Lightstep Observability offers a number of different tools you can use to start creating hypotheses about what is causing the regression. Let’s use the tools to see where the latency is and try to find what’s causing it. We’ll start with the histogram that compares the regression latency with the baseline.

Looking at the histogram, the regression data is shown in the yellow bars. The baseline data is shown in the blue line. There are a lot more yellow bars in the higher latency side of histogram, which confirms that there’s higher latency in the regression data.

Learn more about histograms

Once you run a query, the Latency Histogram is generated by 100% of the span data collected from the Microsatellites that match the query. The bottom of the histogram shows latency time, and each blue line represents the number of spans that fall into that latency time.

You can learn more about the histogram here

Expandable end

Now let’s see if we can start to figure out why the latency is higher.

  1. In the Compare Operations table, the root attribute has a high correlation with latency.

    Now that we’ve narrowed the issue down to the root operation and we know it started right after the deploy, let’s take a look at a full trace the includes that operation.

  2. Click on any span in the Trace Analysis table at the bottom to open the trace that contains that span.

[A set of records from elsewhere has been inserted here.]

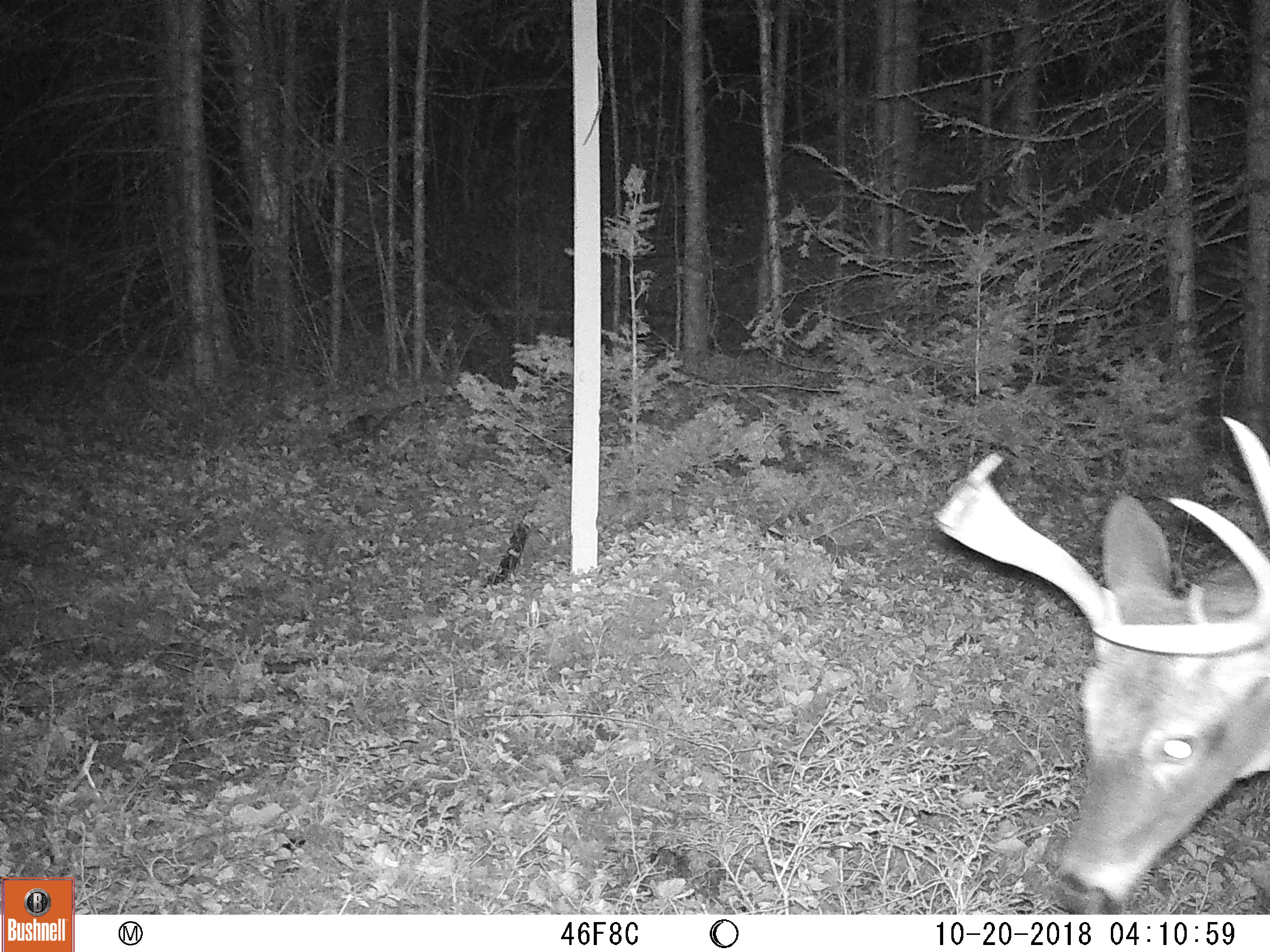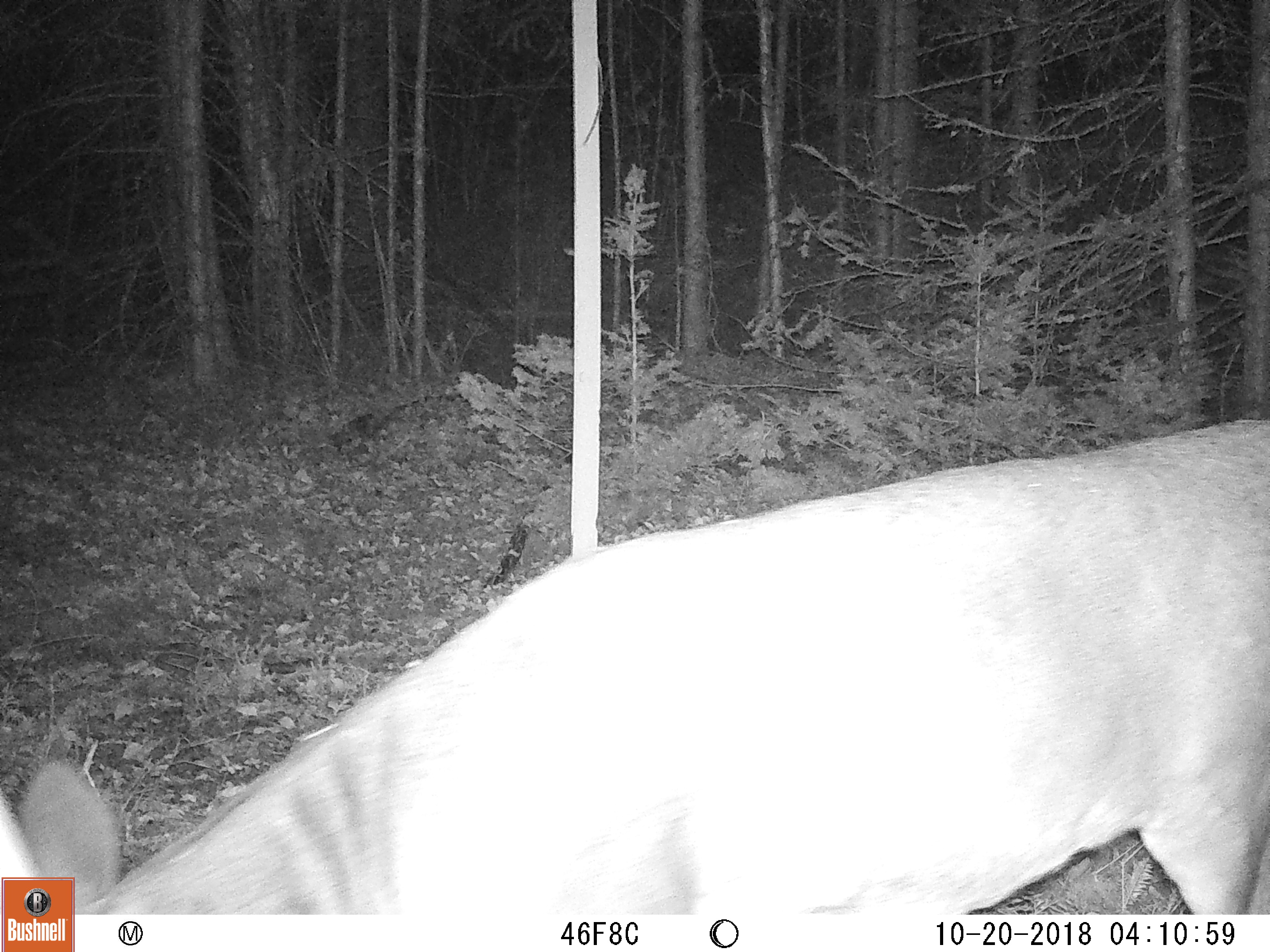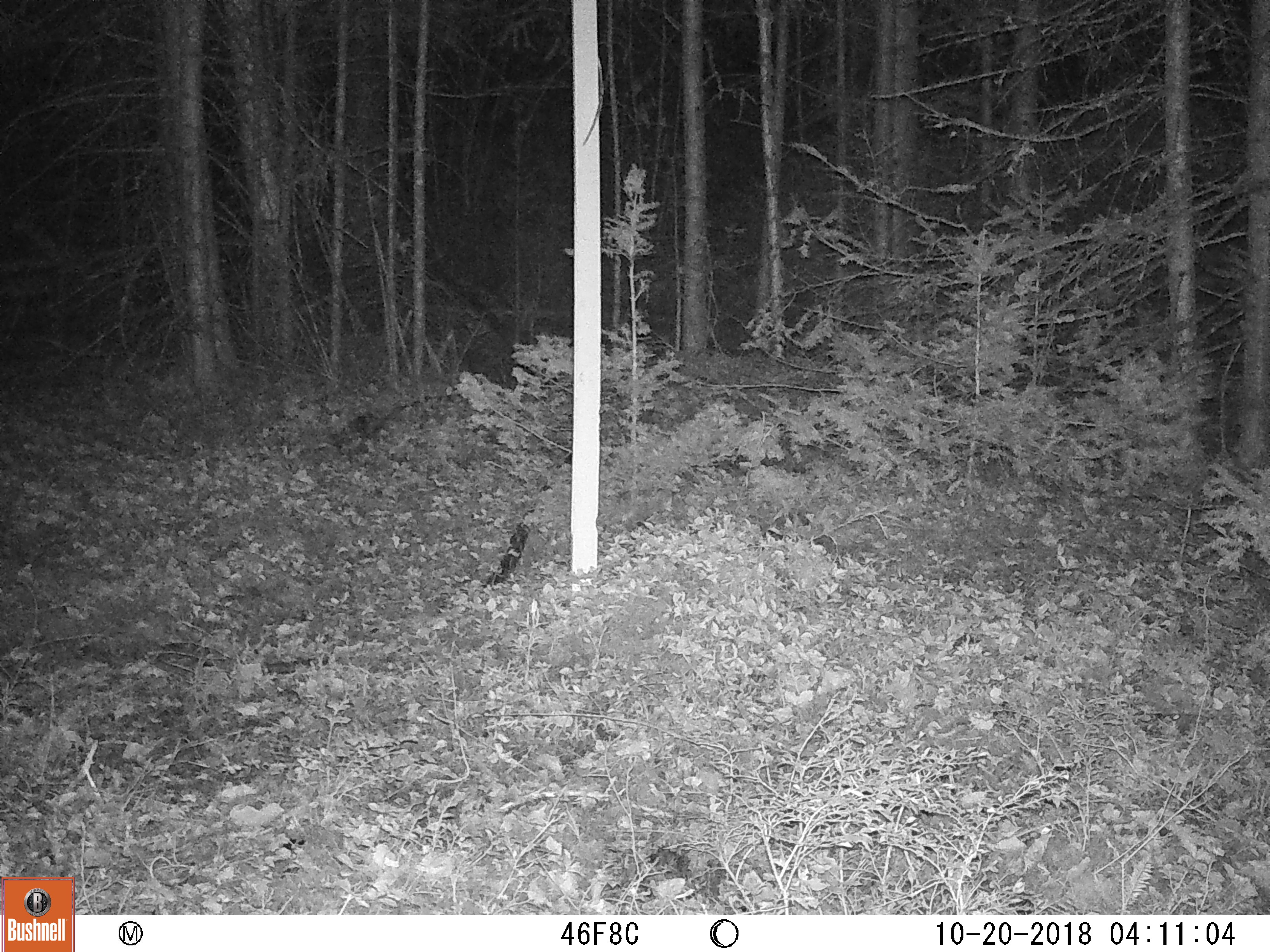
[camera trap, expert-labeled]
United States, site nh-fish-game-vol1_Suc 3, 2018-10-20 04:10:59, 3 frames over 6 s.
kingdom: Animalia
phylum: Chordata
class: Mammalia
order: Artiodactyla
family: Cervidae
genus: Odocoileus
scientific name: Odocoileus virginianus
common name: white-tailed deer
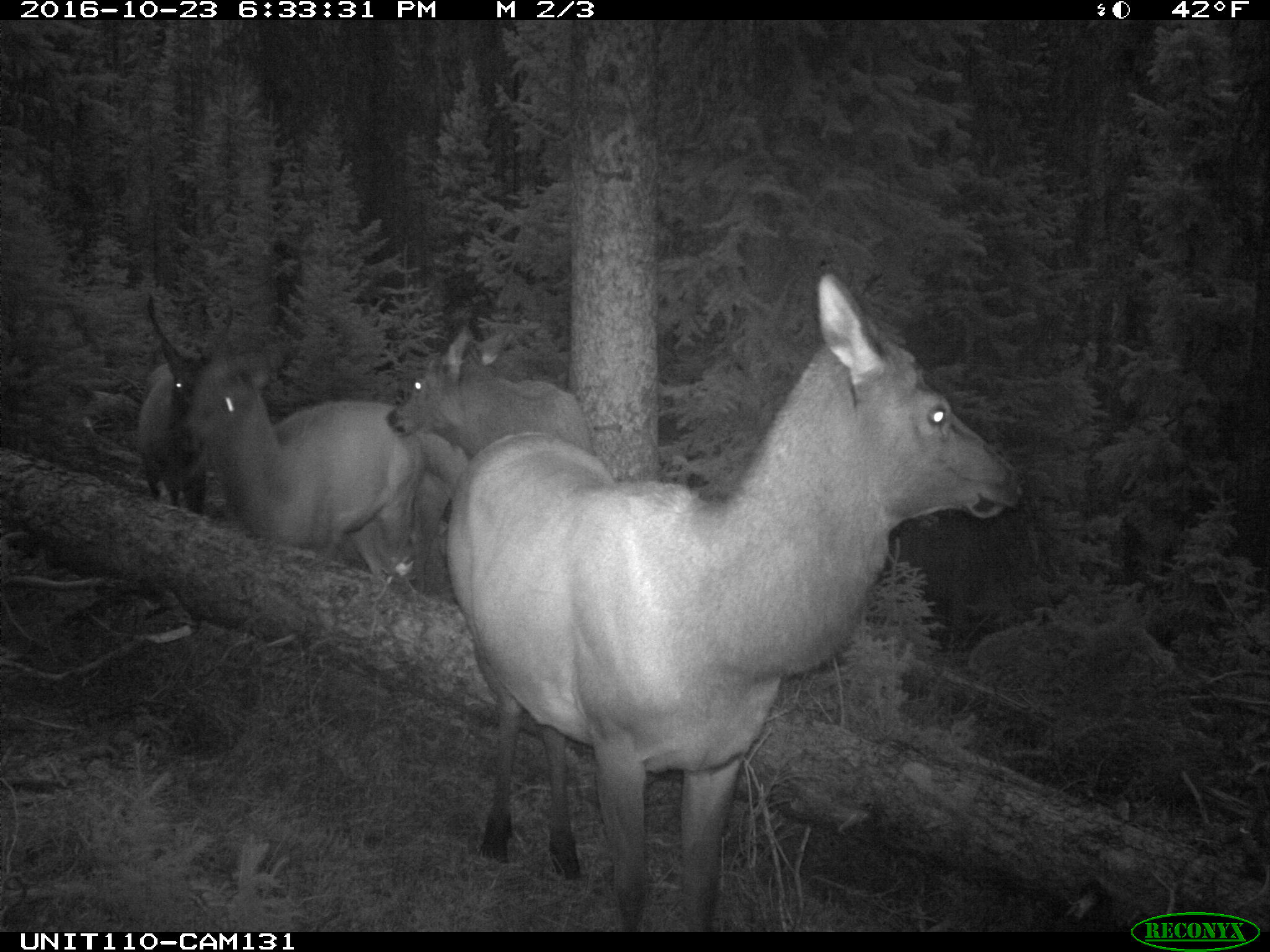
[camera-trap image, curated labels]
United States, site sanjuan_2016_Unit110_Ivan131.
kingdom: Animalia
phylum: Chordata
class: Mammalia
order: Artiodactyla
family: Cervidae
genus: Cervus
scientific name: Cervus elaphus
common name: red deer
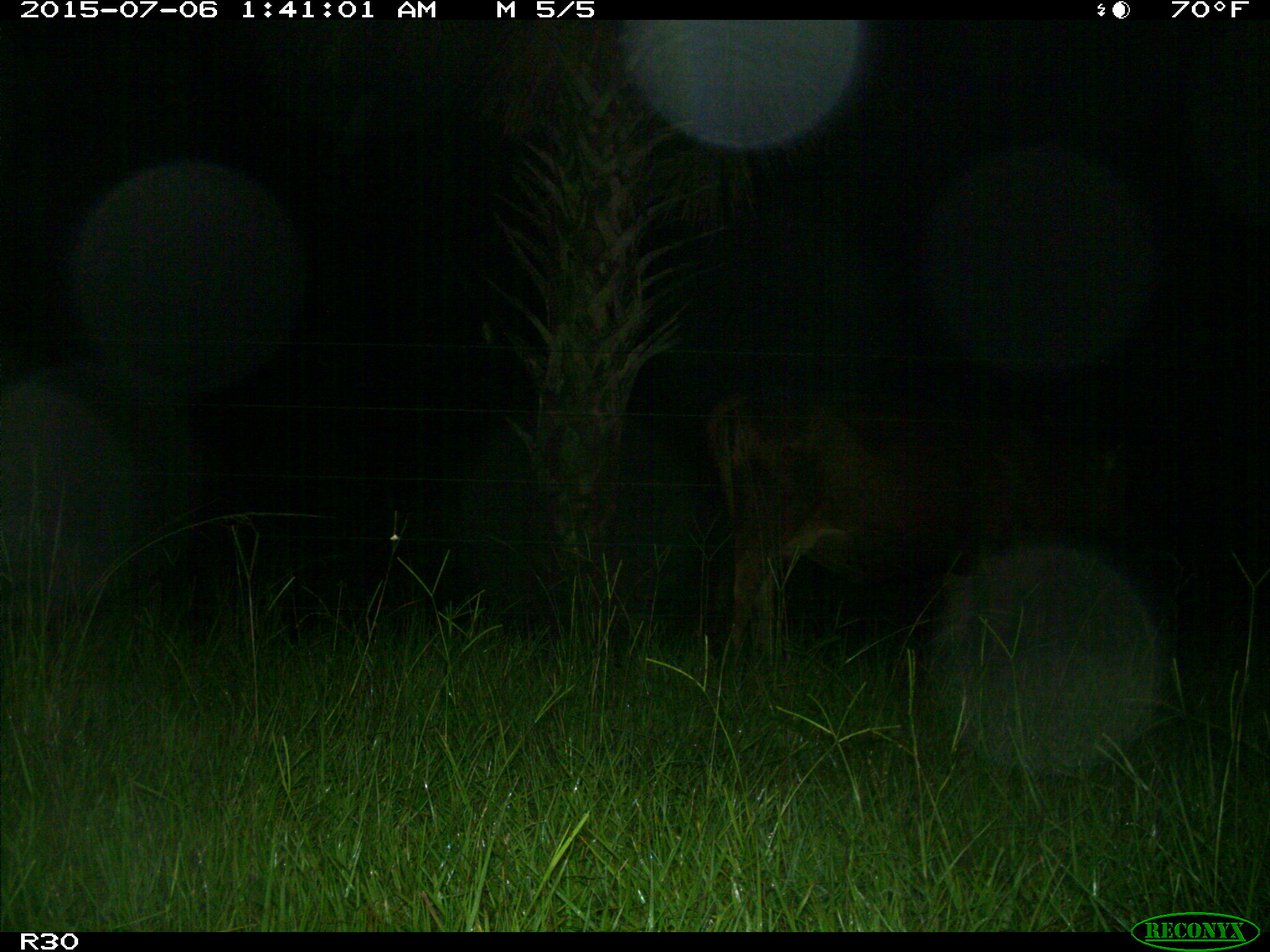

  3. Sure enough the trace shows that the root span taking up most of the critical path of latency. Because the sample app contains only one operation, there are no other spans to compare it to. But in a “normal” trace the problem span will stand out.

    If you’re using the sample app, notice that there’s a link to visit the Codefresh build for this service in the Workflow section of the Details panel. You can create these links for almost anything that has a resolvable URL. In this case, you’d be able to jump directly into Codefresh to roll back the deploy.

Learn more about Workflow Links

When investigating an incident or debugging a performance problem, rarely do you use just one tool or need information from just one source. You may need to jump between different tools, synthesize information from multiple sources, and notify other people quickly. Lightstep Observability lets you add flexible Workflow Links on the Trace View page that link to other resources, allowing access to all the info you need when you need it.

For example, say you want to jump directly to logs from the time when an issue occurred or to quickly view your playbook’s instructions when the span includes a certain error code. Lightstep Observability can construct these customized links automatically, using attributes and other metadata from a span in the trace.

You can create Workflow Links to anything, but the real power comes from using parameters directly from the span to substitute attribute values, timestamps, and other metadata.

You can learn more about Workflow Links here

Expandable end

So now you can be confident that the latency is caused by the deploy.

Time to rollback the deploy!

What did we learn?

  • Histograms show buckets of spans organized by latency. By comparing the baseline to the regression, it’s easy to confirm that latency has increased.
  • Correlations show you spans with specific attributes that may be contributing to latency.
  • The Operations diagram shows latency per operation.
  • The Trace view contains tons of information about each span in the trace, making it easy to verify your hypothesis.
  • You can create Workflow Links to any external URL that may be needed when resolving regressions.